Comment 11 Regina Henschel 2025-06-21 15:56:03 UTC
(In reply to Mike Kaganski from comment #9)
> (In reply to Eyal Rozenberg from comment #8)
> 
> Oh wow. Please read and think before replying. "Use or not use regular
> expressions in formulas" is such an app-defined behavior. And it simply
> changes what tour ODS calculates.

That example is not suitable. That information is stored in <table:calculation-settings> in the content.xml.
Comment 12 Mike Kaganski 2025-06-21 16:25:05 UTC
(In reply to Regina Henschel from comment #11)

You are correct. Thanks.

One thing I wanted to add.

(In reply to Eyal Rozenberg from comment #4)
> On the contrary. Much of the time, it is arbitrary data that LibreOffice
> forces into files, which the users did not want nor intend to place in it.
> ...
> I am not focusing on individual settings, this bug requests the option of
> not saving application settings at all.
> 
> I have, however, pre-split the matter of application settings and view
> settings.

Note that the wording "application settings" might indicate misunderstanding (or not), caused by our *document-local* settings UI in Options. Note that files do not store *application* settings, but only *document* settings.
Comment 13 Eyal Rozenberg 2025-06-21 16:34:50 UTC
(In reply to Mike Kaganski from comment #12)
> Note that the wording "application settings" might indicate misunderstanding
> (or not), caused by our *document-local* settings UI in Options. Note that
> files do not store *application* settings, but only *document* settings.
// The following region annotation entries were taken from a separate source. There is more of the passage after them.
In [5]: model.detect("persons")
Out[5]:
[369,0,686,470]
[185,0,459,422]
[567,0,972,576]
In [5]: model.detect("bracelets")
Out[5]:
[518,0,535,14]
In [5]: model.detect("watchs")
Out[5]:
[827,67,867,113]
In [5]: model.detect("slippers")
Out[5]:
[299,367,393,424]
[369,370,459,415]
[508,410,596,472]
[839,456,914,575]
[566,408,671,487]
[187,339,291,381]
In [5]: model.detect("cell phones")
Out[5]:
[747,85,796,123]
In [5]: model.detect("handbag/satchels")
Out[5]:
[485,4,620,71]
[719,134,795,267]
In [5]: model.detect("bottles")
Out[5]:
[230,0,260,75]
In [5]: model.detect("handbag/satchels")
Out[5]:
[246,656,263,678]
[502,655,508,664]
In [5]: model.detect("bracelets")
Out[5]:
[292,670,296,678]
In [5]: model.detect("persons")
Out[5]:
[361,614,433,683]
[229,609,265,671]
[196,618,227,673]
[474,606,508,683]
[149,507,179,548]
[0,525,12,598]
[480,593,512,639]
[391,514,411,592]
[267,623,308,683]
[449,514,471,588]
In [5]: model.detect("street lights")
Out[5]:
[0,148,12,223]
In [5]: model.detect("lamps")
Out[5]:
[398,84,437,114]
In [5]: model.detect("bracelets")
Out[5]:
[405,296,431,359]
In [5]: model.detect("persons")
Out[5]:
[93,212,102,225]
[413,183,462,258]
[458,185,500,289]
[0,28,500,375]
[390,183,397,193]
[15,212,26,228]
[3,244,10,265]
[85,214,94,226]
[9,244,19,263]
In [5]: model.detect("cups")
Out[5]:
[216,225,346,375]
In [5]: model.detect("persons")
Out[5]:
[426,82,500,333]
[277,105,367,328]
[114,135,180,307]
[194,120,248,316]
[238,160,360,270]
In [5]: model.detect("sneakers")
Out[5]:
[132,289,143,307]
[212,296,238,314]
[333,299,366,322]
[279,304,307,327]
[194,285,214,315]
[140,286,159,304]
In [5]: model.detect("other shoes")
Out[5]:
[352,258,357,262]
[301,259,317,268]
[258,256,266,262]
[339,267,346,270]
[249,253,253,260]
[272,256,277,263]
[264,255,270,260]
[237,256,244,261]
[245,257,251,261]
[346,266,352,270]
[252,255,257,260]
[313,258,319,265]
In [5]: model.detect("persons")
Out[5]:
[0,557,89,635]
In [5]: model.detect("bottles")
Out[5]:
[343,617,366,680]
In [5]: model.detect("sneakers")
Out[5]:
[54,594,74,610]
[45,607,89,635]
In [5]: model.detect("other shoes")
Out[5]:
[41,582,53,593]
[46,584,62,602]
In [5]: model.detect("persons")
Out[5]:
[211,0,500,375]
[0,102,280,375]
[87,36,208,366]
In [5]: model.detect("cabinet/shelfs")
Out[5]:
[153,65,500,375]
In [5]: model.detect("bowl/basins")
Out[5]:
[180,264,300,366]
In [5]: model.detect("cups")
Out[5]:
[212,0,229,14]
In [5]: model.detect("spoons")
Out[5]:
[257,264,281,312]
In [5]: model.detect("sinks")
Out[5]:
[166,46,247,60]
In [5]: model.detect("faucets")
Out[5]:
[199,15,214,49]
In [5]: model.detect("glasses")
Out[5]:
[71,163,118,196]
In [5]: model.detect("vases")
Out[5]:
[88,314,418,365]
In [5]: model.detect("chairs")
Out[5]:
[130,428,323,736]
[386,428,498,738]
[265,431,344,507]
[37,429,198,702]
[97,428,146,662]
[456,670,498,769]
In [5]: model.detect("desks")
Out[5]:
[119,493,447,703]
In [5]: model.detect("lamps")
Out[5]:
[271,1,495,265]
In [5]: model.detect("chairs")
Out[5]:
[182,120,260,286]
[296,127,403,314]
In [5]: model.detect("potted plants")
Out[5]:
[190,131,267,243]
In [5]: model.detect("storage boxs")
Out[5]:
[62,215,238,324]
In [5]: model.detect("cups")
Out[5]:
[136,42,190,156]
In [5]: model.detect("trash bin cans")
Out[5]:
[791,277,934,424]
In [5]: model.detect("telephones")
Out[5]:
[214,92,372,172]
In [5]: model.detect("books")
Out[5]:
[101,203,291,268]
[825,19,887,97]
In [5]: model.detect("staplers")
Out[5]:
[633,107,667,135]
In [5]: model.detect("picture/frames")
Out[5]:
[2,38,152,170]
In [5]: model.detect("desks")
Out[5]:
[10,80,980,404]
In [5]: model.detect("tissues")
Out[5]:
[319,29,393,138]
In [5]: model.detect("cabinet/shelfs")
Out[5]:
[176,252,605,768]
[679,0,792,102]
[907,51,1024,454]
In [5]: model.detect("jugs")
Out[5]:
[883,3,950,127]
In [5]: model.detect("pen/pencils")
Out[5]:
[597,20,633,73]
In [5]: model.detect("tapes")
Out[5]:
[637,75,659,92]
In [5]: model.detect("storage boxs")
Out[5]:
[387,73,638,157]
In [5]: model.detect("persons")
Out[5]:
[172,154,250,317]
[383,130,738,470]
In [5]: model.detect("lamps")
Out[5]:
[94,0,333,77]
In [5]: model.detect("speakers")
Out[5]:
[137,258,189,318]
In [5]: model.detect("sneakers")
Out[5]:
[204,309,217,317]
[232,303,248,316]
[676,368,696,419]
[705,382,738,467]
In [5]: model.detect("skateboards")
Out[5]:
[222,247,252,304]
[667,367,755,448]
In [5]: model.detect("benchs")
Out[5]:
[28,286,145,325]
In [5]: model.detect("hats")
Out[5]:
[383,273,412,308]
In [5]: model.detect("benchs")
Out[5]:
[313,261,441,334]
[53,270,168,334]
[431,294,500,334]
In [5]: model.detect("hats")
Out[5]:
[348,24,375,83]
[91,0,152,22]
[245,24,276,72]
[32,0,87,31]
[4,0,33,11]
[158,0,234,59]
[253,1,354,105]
Formally, they're application configuration settings. Quoting ODF 1.4:

> 3.10.1 General
>
> The <office:settings> element contains one or more <config:config-item-set> 
> elements, each of which represents a set of application settings.

so, it's true that they could be document-specific settings, but that is not necessarily the case. In practice, some settings may well affect document rendering, and some settings are document-specific, but can't be considered part of the document itself; rather, they are persisted application settings specific to the documents, e.g. whether to print various elements or not (graphics, hidden text, empty pages); or an RSID hash.
Comment 14 Eyal Rozenberg 2025-06-21 16:52:12 UTC
Reducing severity to minor, considering the manual workaround Mike points out, and the fact that this does not hamper usability of the (Flat/)ODT.
Comment 15 Mike Kaganski 2025-06-21 16:58:04 UTC
(In reply to Eyal Rozenberg from comment #13)
> so, it's true that they could be document-specific settings, but that is not
> necessarily the case.

This is necessarily the case, in the sense that they all define settings that may be different between two different documents, and these two documents will *therefore* cause application behave differently *in a document-specific* way; and in the sense that this is the case *in practice* (here: it would be possible to store something non-specific to documents there, e.g., copy the whole registrymodifications; but we only put there things that definitely are per-document settings). I see other ways to treat "document-specific", the same as ODF's "application settings" is different from our "application vs. document settings".
Comment 16 Heiko Tietze 2025-06-23 08:55:49 UTC
(In reply to Eyal Rozenberg from comment #4)
> Much of the time, it is arbitrary data that LibreOffice forces into files...
Stopped here as this is clearly not UX-related. There are plenty of privacy options, if that is the concern. Easy-to-discover contradicts with rarely used features.
Comment 17 Eyal Rozenberg 2025-06-23 09:33:40 UTC
(In reply to Heiko Tietze from comment #16)
> Stopped here as this is clearly not UX-related.

The question of how to make this option accessible to the user is a UI/UX question.